Task instructions -
(a) Extract from the newsgroup notebook the passage that begins with the words containing "y = np_utils.to_categorical(y)" and ends with "print (len(X_val))", copied without changes.
(b) Which newsgroup categories does the newsgroup notebook select for loading? List every one.

Text to read -
In [1]:
import numpy as np
import pandas as pd
import pickle

In [2]:
categories = ['alt.atheism', 'soc.religion.christian',
             'comp.graphics', 'sci.med']
from sklearn.datasets import fetch_20newsgroups
df = fetch_20newsgroups(subset='all', categories=categories, shuffle=True, random_state=42)

In [3]:
print('size of data: %s' % (len(df['data'])))

size of data: 3759


In [4]:
X = df.data
y = df.target

In [5]:
from keras.preprocessing.text import Tokenizer
from keras.preprocessing.sequence import pad_sequences

NUM_WORDS = 20000

tokenizer = Tokenizer(num_words=NUM_WORDS)
tokenizer.fit_on_texts(X)
sequences = tokenizer.texts_to_sequences(X)

word_index = tokenizer.word_index
print('Found %s unique tokens.' % len(word_index))

Using TensorFlow backend.


Found 48309 unique tokens.


In [6]:
X = pad_sequences(sequences, maxlen=30000)

In [7]:
print('Shape of data tensor:', X.shape)
print('Shape of label tensor:', y.shape)

Shape of data tensor: (3759, 30000)
Shape of label tensor: (3759,)


In [8]:
from keras.utils import np_utils

y = np_utils.to_categorical(y)

In [9]:
from sklearn.model_selection import train_test_split
X_temp, X_test, y_temp, y_test = train_test_split(X, y, test_size = 0.2)
X_train, X_val, y_train, y_val = train_test_split(X_temp, y_temp, test_size = 0.25)

print (len(X_train))
print (len(X_val))
print (len(X_test))
# 60, 20, 20 split

2255
752
752


In [28]:
pickle_in = open("../HW 3/pretrained_word2vec_model","rb")

Data lines -

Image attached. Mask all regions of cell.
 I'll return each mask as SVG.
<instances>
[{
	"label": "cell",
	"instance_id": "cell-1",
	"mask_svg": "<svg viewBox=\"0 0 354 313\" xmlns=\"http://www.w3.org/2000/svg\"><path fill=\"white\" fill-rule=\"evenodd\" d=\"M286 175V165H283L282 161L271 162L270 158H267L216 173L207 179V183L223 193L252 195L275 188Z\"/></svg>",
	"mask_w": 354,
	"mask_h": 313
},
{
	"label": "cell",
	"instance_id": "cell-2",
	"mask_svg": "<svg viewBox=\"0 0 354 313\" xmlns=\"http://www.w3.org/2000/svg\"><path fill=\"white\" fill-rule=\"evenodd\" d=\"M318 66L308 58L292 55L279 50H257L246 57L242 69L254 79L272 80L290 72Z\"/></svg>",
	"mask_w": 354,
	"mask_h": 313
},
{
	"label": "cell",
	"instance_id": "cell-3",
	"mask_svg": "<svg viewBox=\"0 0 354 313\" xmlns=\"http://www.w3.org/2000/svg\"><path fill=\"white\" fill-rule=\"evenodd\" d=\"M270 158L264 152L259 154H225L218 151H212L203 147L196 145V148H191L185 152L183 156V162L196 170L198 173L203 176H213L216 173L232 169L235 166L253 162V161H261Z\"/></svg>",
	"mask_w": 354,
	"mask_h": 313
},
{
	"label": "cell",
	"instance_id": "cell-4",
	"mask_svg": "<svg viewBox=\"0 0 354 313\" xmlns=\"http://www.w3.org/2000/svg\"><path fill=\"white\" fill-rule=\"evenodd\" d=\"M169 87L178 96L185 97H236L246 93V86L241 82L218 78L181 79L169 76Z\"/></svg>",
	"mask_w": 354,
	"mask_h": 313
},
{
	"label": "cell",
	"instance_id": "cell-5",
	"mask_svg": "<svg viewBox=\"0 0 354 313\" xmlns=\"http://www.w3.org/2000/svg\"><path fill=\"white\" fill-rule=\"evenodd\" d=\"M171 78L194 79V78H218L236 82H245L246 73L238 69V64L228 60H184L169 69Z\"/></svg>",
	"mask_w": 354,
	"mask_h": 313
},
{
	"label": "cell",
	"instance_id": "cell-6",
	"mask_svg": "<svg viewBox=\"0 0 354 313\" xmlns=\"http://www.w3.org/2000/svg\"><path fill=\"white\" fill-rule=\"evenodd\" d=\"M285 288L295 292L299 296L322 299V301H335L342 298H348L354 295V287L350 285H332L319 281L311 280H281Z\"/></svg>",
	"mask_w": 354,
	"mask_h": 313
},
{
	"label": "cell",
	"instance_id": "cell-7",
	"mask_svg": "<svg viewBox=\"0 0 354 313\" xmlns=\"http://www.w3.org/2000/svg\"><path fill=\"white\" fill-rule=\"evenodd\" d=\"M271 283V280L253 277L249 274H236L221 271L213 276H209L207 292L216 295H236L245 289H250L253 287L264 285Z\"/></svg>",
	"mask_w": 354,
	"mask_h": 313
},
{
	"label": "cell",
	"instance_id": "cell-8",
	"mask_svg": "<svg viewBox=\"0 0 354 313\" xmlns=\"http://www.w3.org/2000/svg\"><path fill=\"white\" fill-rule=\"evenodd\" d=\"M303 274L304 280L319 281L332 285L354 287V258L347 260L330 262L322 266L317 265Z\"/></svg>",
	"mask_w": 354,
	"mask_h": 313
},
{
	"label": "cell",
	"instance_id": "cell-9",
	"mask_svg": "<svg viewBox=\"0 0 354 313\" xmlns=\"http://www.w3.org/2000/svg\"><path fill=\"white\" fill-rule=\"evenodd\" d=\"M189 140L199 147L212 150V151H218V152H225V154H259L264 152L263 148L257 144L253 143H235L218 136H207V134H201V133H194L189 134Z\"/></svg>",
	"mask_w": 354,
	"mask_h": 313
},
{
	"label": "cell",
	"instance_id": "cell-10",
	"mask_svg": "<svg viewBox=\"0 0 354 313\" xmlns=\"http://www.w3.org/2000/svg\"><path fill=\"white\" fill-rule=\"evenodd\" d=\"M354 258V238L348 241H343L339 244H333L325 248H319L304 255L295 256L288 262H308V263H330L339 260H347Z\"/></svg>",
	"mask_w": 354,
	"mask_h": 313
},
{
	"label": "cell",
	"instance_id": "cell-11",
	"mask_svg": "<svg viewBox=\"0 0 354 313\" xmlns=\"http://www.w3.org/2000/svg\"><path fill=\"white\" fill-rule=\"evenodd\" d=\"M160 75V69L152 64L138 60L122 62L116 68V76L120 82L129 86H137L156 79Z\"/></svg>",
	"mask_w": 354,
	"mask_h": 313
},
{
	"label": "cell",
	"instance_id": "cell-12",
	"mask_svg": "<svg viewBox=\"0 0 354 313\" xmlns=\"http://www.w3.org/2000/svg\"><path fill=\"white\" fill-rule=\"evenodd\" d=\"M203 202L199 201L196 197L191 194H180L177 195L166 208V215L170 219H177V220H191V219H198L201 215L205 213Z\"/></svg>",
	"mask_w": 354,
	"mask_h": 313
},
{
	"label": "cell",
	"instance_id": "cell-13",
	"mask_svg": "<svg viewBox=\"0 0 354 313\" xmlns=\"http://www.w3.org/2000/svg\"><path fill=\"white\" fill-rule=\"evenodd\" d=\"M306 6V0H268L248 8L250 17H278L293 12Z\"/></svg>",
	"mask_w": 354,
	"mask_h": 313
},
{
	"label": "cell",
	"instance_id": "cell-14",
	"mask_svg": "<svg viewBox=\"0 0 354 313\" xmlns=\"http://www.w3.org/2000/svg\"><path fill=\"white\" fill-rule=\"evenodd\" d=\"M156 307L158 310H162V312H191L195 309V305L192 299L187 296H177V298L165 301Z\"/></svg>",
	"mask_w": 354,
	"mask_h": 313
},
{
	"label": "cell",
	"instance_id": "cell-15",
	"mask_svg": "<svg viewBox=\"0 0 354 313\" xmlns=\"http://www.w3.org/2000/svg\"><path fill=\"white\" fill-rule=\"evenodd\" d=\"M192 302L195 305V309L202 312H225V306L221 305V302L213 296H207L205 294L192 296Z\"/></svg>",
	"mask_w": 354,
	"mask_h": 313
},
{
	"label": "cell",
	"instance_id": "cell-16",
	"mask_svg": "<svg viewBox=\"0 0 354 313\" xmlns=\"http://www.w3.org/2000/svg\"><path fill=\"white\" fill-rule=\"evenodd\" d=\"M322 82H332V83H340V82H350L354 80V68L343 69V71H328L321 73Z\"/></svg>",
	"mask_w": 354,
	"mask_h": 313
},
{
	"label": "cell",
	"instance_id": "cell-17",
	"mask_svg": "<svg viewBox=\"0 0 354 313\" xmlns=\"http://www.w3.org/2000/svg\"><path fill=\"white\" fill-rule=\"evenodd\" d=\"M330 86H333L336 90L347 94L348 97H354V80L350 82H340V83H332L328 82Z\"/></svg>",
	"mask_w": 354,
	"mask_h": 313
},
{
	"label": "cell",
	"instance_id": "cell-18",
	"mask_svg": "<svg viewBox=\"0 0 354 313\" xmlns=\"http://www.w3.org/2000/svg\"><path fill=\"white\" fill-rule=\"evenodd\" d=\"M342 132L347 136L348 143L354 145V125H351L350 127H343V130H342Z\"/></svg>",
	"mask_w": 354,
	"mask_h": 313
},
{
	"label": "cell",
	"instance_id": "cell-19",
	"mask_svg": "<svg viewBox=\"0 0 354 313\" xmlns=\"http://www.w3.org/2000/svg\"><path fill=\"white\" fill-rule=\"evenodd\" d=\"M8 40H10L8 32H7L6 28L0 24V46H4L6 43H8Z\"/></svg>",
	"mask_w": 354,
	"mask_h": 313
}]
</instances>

Outputs -
(a)
y = np_utils.to_categorical(y)

In [9]:
from sklearn.model_selection import train_test_split
X_temp, X_test, y_temp, y_test = train_test_split(X, y, test_size = 0.2)
X_train, X_val, y_train, y_val = train_test_split(X_temp, y_temp, test_size = 0.25)

print (len(X_train))
print (len(X_val))

(b)
alt.atheism
soc.religion.christian
comp.graphics
sci.med